## Consigna a
Convierte en un CSV de dos columnas, enunciado y respuesta, las entradas que van desde la línea que contiene "Looking among statue" hasta el final de las entradas, con esa línea incluida. Cada entrada ocupa una fila, con ambos campos entre comillas y los saltos de línea cambiados por espacios.

## Fragmento del texto

Un foco oriental: China, Japón, Corea, Vietnam, tal vez la ASEAN. La reciente reunión del comité conjunto de amistad China-Japón, que asesora y hace propuestas de futuro para ambos países, sugería a principios de 2010 avanzar en la creación de una zona de libre comercio entre China, Japón y Corea, hipótesis que tiene una gran carga de futuro. América Latina avanza con dificultad hacia una mayor integración, pero bajo predominio de lo portugués y no de lo castellano: Brasil como potencial regional, con México y Argentina sin proyecto estratégico. Finalmente: la India, cortejada por Estados Unidos para contener a China, con sólidos lazos históricos con Moscú y con entidad suficiente como para articular un poder regional, secundario, que puede bascular hacia la cooperación con Pekín, también con Moscú, e, incluso, con Estados Unidos, (aunque esta baza pierde fuerza por el declive norteamericano), a la espera de la conquista definitiva del estatuto de gran potencia mundial.
Para la Unión Europea, el destino y el papel de Rusia son determinantes. Rusia puede recomponer su espacio político (la evolución de Ucrania, Bielorrusia y Kazajastán es clave), pero se debate entre la incapacidad actual por configurar un nuevo poder mundial y la tentación por el acercamiento hacia otras potencias más poderosas, que pueden ayudarle a reconstruir su economía: Moscú debe optar entre continuar la subordinación a Estados Unidos (que inició Yeltsin, y que Putin ha intentado terminar), acercarse a Europa, o bien inclinarse por la evidente atracción que siente hacia China (con la OCS como instrumento de limitación del poder norteamericano), que no excluye temor ante las dimensiones del gigante asiático. El gobierno ruso es consciente de los riesgos que corre: la nueva doctrina militar que aprobó en febrero de 2010, establece que Moscú utilizaría armamento atómico en caso de «peligrar la existencia del Estado» y, también, en respuesta a agresiones exteriores. Pese a la aparente mayor sintonía entre Obama y Médveded, Rusia sabe que Estados Unidos sigue especulando con la hipótesis de una destrucción y división del país. Además, la ampliación de la OTAN, a la que Washington no ha renunciado, y el escudo antimisiles son vistos con preocupación por el gobierno ruso (también por Francia, por razones de conservación de su fuerza nuclear y de su estatus global), pese a los gestos amables hechos por el gobierno norteamericano durante la reciente cumbre de Lisboa de la OTAN.

## Consigna b
Resume en dos oraciones el fragmento sobre geopolítica.

## Datos mostrados
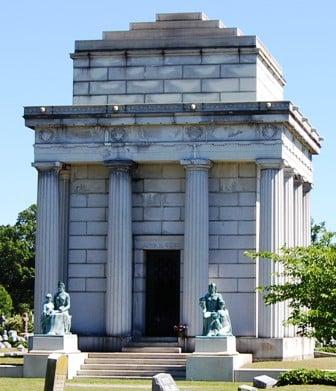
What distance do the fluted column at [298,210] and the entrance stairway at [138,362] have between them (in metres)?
7.99

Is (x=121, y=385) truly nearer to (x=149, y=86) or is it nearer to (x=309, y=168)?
(x=149, y=86)

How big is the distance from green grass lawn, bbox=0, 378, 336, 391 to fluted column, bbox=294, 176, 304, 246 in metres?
12.7

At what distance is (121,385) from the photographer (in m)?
40.7

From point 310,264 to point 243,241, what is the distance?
892 cm

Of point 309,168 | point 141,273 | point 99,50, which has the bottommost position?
point 141,273

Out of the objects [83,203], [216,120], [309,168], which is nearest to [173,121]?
[216,120]

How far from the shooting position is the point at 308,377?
36875mm

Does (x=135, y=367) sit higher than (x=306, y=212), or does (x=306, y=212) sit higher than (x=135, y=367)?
(x=306, y=212)

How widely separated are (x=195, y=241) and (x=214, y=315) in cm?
420

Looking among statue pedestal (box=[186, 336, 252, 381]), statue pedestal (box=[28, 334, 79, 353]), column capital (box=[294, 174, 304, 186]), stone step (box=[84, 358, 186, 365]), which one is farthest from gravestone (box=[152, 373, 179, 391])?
column capital (box=[294, 174, 304, 186])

## Resultado final a
enunciado,respuesta
"Looking among statue pedestal (box=[186, 336, 252, 381]), statue pedestal (box=[28, 334, 79, 353]), column capital (box=[294, 174, 304, 186]), stone step (box=[84, 358, 186, 365]), which one is farthest from gravestone (box=[152, 373, 179, 391])?","column capital (box=[294, 174, 304, 186])"

## Resultado final b
El fragmento señala un foco oriental con una posible zona de libre comercio entre China, Japón y Corea, una América Latina que avanza con dificultad hacia la integración bajo predominio de Brasil, y una India capaz de articular un poder regional. Para la Unión Europea el papel de Rusia es determinante, pues Moscú debe optar entre la subordinación a Estados Unidos, el acercamiento a Europa o la inclinación hacia China, y ve con preocupación la ampliación de la OTAN y el escudo antimisiles.